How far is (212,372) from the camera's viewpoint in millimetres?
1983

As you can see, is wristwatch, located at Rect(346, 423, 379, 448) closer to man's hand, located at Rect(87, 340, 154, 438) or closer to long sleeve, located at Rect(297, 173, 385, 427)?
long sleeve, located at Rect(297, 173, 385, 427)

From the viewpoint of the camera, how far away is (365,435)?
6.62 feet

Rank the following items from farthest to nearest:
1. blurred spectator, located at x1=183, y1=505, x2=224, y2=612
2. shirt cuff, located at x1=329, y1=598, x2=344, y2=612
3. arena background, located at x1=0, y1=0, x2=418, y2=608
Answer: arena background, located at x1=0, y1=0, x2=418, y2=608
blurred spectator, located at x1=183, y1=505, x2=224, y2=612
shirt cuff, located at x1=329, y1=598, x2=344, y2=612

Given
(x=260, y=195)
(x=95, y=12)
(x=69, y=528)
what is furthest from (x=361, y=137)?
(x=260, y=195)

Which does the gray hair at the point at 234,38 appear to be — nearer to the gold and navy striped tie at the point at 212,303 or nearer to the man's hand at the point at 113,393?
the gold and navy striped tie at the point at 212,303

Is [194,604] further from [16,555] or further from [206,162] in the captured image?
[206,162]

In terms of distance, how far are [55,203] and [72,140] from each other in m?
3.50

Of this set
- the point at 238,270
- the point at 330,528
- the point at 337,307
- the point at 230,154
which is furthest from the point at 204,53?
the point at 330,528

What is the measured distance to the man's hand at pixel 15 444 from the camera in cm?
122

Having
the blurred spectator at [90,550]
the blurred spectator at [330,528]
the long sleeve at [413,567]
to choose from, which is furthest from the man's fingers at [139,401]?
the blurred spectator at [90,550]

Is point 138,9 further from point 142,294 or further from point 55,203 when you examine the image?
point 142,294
....
• Written task: Reproduce all of the rows above verbatim, keeping every line break.

• Problem solution:
How far is (212,372) from the camera's viewpoint in millimetres?
1983

As you can see, is wristwatch, located at Rect(346, 423, 379, 448) closer to man's hand, located at Rect(87, 340, 154, 438) or closer to long sleeve, located at Rect(297, 173, 385, 427)?
long sleeve, located at Rect(297, 173, 385, 427)

From the viewpoint of the camera, how far away is (365,435)?
6.62 feet

Rank the following items from farthest to nearest:
1. blurred spectator, located at x1=183, y1=505, x2=224, y2=612
2. shirt cuff, located at x1=329, y1=598, x2=344, y2=612
3. arena background, located at x1=0, y1=0, x2=418, y2=608
Answer: arena background, located at x1=0, y1=0, x2=418, y2=608
blurred spectator, located at x1=183, y1=505, x2=224, y2=612
shirt cuff, located at x1=329, y1=598, x2=344, y2=612

Given
(x=260, y=195)
(x=95, y=12)
(x=69, y=528)
what is furthest from (x=361, y=137)?
(x=260, y=195)

Which does the gray hair at the point at 234,38 appear to be — nearer to the gold and navy striped tie at the point at 212,303 or nearer to the man's hand at the point at 113,393?
the gold and navy striped tie at the point at 212,303

Is [194,604] further from [16,555] or further from [206,162] in the captured image?
[206,162]

In terms of distance, how far are [55,203] and [72,140] from each other in m?
3.50

Of this set
- the point at 238,270
- the point at 330,528
- the point at 337,307
- the point at 230,154
which is furthest from the point at 204,53?
the point at 330,528

What is the measured distance to the man's hand at pixel 15 444 from the camera in cm?
122

Having
the blurred spectator at [90,550]
the blurred spectator at [330,528]
the long sleeve at [413,567]
to choose from, which is furthest from the man's fingers at [139,401]?
the blurred spectator at [90,550]

Is point 138,9 further from point 142,294 or further from point 55,203 when you examine the image?
point 142,294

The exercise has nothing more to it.